-------- TEXTE FOURNI

Depuis la fête de la Fédération, depuis cette halte illusoire jusqu’en 1791, le désordre, en effet, ne cessa de s’aggraver. Ce n’étaient plus seulement des bureaux d’octroi qui étaient mis au pillage. Il n’y avait plus seulement la jacquerie. Les mutineries militaires apparurent. Elles avaient déjà commencé depuis longtemps dans les ports de guerre et notre ambassadeur à Londres signalait qu’il était agréable à l’Angleterre que notre marine fût désorganisée par des troubles. L’Assemblée avait fermé les yeux sur ces désordres, même sur ceux, particulièrement graves, qui étaient survenus à Toulon. Au mois d’août 1790, il fallut reconnaître que l’indiscipline gagnait l’armée. Trois régiments s’étant révoltés à Nancy, l’Assemblée cette fois s’émut et chargea de la répression Bouillé qui commandait à Metz. La répression fut sévère et, pour les journaux « patriotes », les mutins du régiment de Châteauvieux devinrent des martyrs. L’exemple de Nancy, l’énergie de Bouillé arrêtèrent la décomposition de l’armée, mais l’Assemblée intimidée par la presse, n’osa plus sévir. Une insurrection générale des équipages, qui éclata bientôt à Brest, n’eut pas de sanction. En peu de temps, la discipline fut ruinée dans les escadres et dans les arsenaux. Des attentats eurent lieu contre les officiers eux-mêmes dont une grande partie émigra, abandonnant « des postes où il n’y avait plus ni honneur ni sécurité ». Bientôt la Révolution sera en guerre contre l’Angleterre, et sa marine ne pourra plus, comme le Vengeur, que se laisser couler. Bouillé a du moins rendu le service de conserver debout l’ancienne armée dont la Révolution ne devait pas tarder à avoir besoin.

----------------

CONSIGNE: D'après le texte sur les troubles de la Révolution, à qui l'Assemblée confia-t-elle la répression de la révolte des trois régiments de Nancy ? La liste qui suit n'a aucun rapport avec le texte.

-------- DONNÉES EXTRAITES

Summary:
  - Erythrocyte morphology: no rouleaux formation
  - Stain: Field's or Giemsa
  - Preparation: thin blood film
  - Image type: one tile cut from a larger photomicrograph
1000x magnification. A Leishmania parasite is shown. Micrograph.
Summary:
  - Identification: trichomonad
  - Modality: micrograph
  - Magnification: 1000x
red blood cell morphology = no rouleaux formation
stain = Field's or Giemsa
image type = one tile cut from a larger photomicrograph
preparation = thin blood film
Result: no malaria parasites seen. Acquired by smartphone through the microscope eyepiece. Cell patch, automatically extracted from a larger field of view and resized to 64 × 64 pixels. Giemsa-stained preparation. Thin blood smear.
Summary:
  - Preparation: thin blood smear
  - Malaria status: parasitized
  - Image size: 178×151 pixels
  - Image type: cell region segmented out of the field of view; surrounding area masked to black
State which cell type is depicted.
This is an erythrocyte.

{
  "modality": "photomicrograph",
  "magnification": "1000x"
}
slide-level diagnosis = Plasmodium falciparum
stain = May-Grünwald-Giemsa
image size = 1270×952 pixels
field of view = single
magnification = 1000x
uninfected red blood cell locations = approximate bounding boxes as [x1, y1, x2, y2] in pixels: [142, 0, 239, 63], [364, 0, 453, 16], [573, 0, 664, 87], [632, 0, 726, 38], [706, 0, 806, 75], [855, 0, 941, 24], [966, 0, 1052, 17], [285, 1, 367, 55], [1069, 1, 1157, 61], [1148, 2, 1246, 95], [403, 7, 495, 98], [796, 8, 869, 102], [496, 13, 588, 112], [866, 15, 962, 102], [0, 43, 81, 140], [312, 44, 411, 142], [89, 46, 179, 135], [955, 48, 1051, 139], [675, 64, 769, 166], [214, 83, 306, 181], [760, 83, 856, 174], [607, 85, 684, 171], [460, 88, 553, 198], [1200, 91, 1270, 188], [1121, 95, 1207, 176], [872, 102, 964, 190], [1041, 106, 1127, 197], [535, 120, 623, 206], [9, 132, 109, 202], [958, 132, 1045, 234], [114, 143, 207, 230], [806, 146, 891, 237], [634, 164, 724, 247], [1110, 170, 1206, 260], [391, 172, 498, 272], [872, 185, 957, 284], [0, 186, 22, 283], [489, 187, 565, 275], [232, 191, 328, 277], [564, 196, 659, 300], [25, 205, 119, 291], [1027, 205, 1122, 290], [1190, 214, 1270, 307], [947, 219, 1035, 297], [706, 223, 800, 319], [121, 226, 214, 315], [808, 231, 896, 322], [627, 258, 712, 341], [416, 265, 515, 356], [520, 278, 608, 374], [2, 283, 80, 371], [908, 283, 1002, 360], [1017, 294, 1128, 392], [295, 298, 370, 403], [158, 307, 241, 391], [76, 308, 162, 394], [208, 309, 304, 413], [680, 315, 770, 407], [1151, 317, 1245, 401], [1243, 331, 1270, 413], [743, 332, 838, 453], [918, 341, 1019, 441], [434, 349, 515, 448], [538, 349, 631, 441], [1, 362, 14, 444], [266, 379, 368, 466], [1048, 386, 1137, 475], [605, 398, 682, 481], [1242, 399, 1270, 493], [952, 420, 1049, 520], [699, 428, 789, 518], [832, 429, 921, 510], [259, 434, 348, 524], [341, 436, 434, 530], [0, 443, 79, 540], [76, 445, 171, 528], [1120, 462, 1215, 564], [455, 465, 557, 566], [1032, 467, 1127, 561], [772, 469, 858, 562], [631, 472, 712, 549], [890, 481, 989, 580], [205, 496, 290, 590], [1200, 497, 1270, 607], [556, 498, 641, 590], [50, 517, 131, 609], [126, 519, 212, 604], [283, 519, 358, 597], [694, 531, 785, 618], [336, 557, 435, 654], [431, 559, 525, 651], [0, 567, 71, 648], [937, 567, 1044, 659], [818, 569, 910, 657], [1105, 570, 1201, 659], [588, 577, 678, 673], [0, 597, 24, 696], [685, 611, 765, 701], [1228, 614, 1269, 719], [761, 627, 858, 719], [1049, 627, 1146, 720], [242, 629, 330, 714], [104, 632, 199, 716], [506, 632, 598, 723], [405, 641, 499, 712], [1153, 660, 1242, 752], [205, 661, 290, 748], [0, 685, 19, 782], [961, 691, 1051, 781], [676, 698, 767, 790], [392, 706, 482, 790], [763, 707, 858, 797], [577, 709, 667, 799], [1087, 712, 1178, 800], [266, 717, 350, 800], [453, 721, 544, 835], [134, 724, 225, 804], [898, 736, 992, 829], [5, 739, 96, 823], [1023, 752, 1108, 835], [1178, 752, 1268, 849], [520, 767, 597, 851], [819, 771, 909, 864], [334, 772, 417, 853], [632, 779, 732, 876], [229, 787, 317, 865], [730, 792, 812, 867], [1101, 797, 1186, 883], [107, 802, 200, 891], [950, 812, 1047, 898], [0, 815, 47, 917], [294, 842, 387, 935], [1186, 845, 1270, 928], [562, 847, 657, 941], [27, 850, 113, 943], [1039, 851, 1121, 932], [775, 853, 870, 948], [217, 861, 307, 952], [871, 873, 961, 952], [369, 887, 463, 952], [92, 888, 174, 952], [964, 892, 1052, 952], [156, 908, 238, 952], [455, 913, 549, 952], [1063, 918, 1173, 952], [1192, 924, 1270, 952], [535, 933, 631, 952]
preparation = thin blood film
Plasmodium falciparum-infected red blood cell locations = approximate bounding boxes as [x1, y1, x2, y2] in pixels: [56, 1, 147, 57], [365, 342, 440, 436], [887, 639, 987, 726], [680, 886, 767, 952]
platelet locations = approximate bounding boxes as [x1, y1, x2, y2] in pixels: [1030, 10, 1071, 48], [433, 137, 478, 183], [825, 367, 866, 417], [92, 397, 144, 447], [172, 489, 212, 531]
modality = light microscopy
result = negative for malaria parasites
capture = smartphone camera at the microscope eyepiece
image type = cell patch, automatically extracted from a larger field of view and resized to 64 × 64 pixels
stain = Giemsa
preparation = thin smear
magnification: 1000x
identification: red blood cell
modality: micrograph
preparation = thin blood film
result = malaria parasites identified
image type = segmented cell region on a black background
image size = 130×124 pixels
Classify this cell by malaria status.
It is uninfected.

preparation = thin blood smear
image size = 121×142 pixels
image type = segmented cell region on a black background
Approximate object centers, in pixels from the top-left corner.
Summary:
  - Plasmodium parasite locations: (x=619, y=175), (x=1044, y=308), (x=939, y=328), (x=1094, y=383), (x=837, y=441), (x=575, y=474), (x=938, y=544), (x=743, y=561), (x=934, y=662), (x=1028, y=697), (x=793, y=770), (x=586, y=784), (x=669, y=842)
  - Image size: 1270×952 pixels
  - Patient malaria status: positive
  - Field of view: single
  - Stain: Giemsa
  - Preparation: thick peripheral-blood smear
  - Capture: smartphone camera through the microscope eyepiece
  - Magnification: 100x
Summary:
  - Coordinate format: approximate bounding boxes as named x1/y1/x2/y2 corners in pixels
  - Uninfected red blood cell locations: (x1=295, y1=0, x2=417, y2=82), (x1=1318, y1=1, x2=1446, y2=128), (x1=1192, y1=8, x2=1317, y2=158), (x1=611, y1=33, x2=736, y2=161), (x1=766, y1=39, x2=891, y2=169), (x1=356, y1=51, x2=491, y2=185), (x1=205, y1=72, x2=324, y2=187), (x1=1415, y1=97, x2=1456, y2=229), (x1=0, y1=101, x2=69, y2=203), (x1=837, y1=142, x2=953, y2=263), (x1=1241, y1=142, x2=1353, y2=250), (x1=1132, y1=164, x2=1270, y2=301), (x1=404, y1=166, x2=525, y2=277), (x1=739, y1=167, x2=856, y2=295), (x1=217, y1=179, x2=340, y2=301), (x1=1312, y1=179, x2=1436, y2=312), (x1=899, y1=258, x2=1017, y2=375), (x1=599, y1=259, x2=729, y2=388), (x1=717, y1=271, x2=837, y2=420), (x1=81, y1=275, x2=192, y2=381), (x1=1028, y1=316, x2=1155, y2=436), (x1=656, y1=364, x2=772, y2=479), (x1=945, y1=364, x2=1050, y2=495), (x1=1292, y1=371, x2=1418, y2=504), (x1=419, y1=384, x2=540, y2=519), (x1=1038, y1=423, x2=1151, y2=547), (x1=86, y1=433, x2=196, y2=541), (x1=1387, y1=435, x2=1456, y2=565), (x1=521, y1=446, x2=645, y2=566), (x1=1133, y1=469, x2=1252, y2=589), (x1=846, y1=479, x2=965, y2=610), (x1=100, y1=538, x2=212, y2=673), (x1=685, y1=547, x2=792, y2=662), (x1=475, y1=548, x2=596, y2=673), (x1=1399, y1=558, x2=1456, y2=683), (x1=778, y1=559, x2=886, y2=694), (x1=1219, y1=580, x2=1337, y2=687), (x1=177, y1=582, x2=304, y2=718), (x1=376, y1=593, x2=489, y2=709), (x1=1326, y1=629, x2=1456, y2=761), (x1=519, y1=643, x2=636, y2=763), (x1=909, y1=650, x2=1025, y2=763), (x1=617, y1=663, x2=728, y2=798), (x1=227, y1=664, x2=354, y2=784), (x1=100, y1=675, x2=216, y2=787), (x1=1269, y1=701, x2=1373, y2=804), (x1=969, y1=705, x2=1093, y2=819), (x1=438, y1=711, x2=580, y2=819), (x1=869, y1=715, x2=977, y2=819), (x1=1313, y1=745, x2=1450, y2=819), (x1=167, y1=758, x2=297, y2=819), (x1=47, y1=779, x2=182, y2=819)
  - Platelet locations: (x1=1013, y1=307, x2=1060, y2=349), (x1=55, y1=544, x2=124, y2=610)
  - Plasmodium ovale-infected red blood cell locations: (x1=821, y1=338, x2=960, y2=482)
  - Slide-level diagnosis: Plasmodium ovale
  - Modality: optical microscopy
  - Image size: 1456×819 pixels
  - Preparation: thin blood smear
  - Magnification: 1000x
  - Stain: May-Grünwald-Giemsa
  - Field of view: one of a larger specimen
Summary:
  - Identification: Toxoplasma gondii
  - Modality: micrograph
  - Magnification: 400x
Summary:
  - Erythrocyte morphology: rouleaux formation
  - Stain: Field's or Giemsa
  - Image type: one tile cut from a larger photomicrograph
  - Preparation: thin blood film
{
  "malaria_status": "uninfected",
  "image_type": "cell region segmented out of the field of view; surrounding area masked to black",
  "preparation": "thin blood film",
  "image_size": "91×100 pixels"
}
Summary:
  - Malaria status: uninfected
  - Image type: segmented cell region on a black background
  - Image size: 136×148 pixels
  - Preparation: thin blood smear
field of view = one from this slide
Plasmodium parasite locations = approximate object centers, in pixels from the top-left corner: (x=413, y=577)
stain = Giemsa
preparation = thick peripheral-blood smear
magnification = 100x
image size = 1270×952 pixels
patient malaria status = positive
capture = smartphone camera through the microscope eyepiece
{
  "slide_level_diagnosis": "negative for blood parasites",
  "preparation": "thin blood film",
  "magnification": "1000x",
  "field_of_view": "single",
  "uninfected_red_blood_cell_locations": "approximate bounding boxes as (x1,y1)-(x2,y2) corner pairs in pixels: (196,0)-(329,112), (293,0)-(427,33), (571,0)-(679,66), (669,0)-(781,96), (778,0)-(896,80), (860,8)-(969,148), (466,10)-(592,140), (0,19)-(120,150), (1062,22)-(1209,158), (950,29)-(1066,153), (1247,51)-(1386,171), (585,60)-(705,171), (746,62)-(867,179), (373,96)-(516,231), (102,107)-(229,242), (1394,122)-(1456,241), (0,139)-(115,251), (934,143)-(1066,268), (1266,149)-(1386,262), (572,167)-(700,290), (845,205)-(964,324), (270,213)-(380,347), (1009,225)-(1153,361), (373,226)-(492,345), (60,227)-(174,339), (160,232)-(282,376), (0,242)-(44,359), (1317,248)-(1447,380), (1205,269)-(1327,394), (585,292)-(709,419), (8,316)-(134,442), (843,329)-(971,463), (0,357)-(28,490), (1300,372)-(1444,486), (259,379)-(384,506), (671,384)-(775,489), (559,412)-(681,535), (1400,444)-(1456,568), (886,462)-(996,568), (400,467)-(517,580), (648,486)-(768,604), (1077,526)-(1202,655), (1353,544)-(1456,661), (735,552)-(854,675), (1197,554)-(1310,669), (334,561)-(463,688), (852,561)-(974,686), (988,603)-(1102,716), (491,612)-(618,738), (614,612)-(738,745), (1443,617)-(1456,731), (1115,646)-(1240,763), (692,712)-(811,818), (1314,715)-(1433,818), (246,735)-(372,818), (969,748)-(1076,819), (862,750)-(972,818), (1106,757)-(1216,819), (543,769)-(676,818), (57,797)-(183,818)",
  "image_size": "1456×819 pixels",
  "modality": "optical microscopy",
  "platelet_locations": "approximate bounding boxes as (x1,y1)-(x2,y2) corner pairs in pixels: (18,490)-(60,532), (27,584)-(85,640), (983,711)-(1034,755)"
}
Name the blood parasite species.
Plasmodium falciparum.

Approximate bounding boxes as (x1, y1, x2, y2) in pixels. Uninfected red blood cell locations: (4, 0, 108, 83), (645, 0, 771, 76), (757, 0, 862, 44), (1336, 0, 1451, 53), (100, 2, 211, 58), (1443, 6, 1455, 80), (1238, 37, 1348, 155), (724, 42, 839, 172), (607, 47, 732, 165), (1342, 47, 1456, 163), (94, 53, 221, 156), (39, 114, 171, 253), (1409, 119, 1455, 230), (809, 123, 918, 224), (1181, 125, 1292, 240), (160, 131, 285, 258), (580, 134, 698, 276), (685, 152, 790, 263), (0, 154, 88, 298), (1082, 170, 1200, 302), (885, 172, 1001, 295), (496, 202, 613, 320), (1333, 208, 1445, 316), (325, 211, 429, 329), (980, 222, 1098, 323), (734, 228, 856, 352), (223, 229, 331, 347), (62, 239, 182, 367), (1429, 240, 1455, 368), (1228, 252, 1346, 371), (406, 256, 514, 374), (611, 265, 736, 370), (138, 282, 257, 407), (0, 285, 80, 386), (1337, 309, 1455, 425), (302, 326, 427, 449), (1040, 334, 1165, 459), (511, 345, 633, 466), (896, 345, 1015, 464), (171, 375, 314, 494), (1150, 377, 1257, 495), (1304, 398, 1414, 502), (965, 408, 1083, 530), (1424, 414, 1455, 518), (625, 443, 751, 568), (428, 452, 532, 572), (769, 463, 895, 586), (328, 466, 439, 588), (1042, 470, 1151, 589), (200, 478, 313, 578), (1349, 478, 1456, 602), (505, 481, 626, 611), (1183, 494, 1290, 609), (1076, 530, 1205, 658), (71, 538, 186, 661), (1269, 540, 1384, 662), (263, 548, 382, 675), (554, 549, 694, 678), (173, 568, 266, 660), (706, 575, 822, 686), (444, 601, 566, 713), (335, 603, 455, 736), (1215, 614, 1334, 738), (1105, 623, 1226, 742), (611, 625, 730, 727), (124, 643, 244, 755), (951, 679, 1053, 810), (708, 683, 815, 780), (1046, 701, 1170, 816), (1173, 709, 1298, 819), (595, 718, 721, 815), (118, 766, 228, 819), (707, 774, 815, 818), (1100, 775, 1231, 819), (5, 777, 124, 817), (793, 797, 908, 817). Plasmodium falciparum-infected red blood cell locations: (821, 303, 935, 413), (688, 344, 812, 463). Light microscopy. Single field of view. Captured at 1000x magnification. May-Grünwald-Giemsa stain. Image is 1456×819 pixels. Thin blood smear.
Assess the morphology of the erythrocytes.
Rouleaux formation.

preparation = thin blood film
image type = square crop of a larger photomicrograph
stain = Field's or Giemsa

----------------

RÉPONSE: À Bouillé, qui commandait à Metz.